Some Philadelphia Jewish cemeteries are “in deep doo-doo,” worries Harry Neel, consumer service council for the Pennsylvania Cemetery Cremation and Funeral Association.

Jewish cemeteries are old, and many predate endowment care laws, which mandate that cemeteries set aside funds into a trust fund; around 15% of profits from each grave must go into the fund, providing a safety net for the cemetery’s longevity.

In North Philadelphia, home of many Jewish cemeteries in the area, the neighborhoods have changed since the cemeteries opened, with fewer Jews living in that part of the city. Younger people have different values than the older generation, wanting to bury their loved ones in a nondenominational cemetery, Neel posited. Others may not pay for long-term care of the grave.

Lack of proper funds is what leads to a lack of maintenance: broken gravestones, overgrown grass and uneven land.

“Someday, when you’re out of land, when you have no burials to make anymore — no land to sell, no burials to make, no markers to sell, no anything — what’s going to cut the grass?” Neel said.

Outside, guests line up underneath a red umbrella by the cemetery entrance.
Laurel Hill visitors attend Market of the Macabre | Courtesy of Friends of Laurel Hill Facebook page

Some Jewish cemeteries are turning to help from organizations, such as Friends of Jewish Cemeteries, a Jewish Federation of Greater Philadelphia special initiative that, with community funding, has pilot projects to repair graves at Har Nebo and Har Yehuda cemeteries.

Though the scope of the project is limited in how much of a cemetery it can repair, it provides exposure to a widespread problem to the greater community. 

“It allows us to see tangible results that are building awareness and visibility, that all of us can make a difference, that all of us can change the tide of despair,” FJC leader Rich Blumberg said.

Laurel Hill’s roster of programming was designed for a similar purpose. Cemeteries were, at their founding, made to be beautiful to attract the attention of individuals for potential business.

“Generating revenue is nothing new,” Laurel Hill President and CEO Nancy Goldenberg said. “From the get-go of the creation of cemeteries, they were money-making businesses.”

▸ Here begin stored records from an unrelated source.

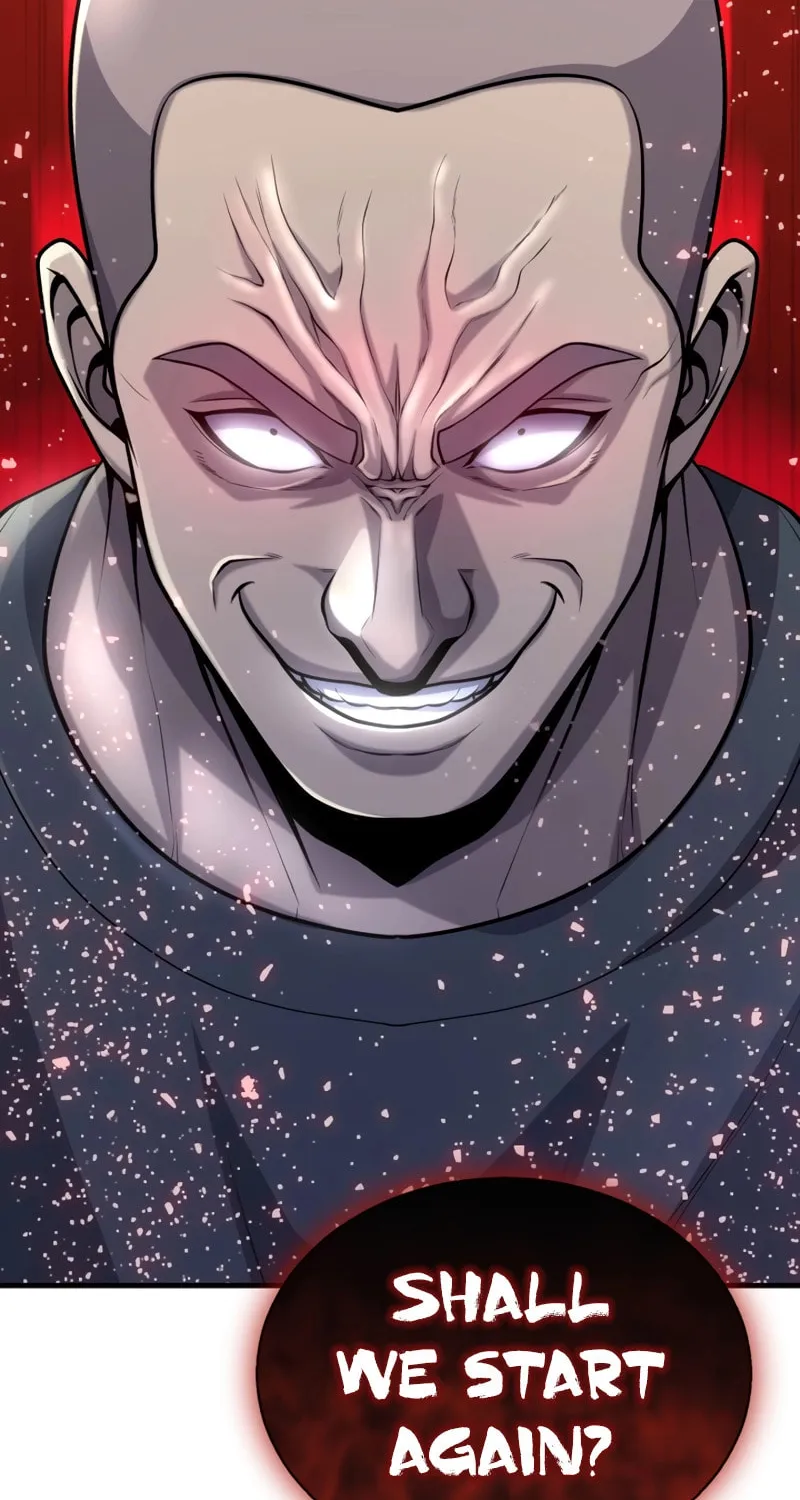 Mersilis Chapter 10 page 79 - 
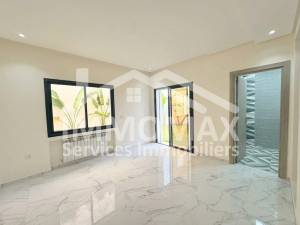 Ariana Ville&nbsp;El Menzah 5&nbsp;Location&nbsp;Appart. 1 pi�ce&nbsp;   appartement s3 au rdc  ref225a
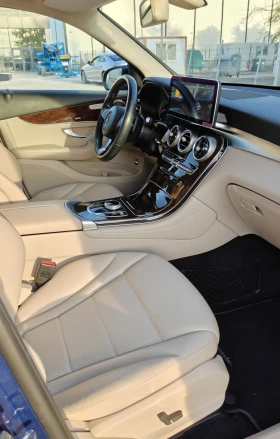 Mercedes-Benz GLE 350 4M AIRMATIC - 23990 € - 64729811 12 | Car24.bg Mercedes-Benz GLE 350 4M AIRMATIC - 23990 € - 64729811 12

Laurel Hill is no exception. Cemetery founder John J. Smith bought several lots of land next to the Schuylkill and later, in Bala Cynwyd.

“They were always meant to be beautiful, open spaces,” Goldenberg said. “Cemeteries are the precursors of parks. There were no parks in 1836. There was no art museum in 1836. There was no public sculpture in 1836.”

Though Laurel Hill thrived for over a century as a bucolic respite in the city, it, along with other urban cemeteries, suffered in the 1960s and ‘70s, due to the disinvestment from cities because of rising economic and racial tensions.

In 1978, historian John Francis Marion and a small cohort he assembled began giving historic tours of cemeteries, pointing out historical figures buried at the cemetery, to generate revenue. The tour group was the beginning of Friends of Laurel Hill.

This month, Laurel Hill opened Makom Shalom, a new section of Laurel Hill West, which will contain 906 graves across three acres. It’s a testament to the cemetery’s financial health, Goldenberg said. Laurel Hill continues to offer book clubs, cemetery tours and performances to visitors.

However, with more creative programming, though it helps attract a wider audience, Laurel Hill must still honor its roots as a place of grieving, maintaining a balance between fun activities and respect for the dead. Goldenberg believes that finding a way to keep business alive will keep graves maintained and welcoming to loved ones, the cemetery’s highest
priority.

“Our industry is a business. Businesses have to generate revenue,” Goldenberg said. “If we don’t, we’re not able to maintain the graves of those who are buried here, and we’re not able to uphold the commitment that we promised to our families.”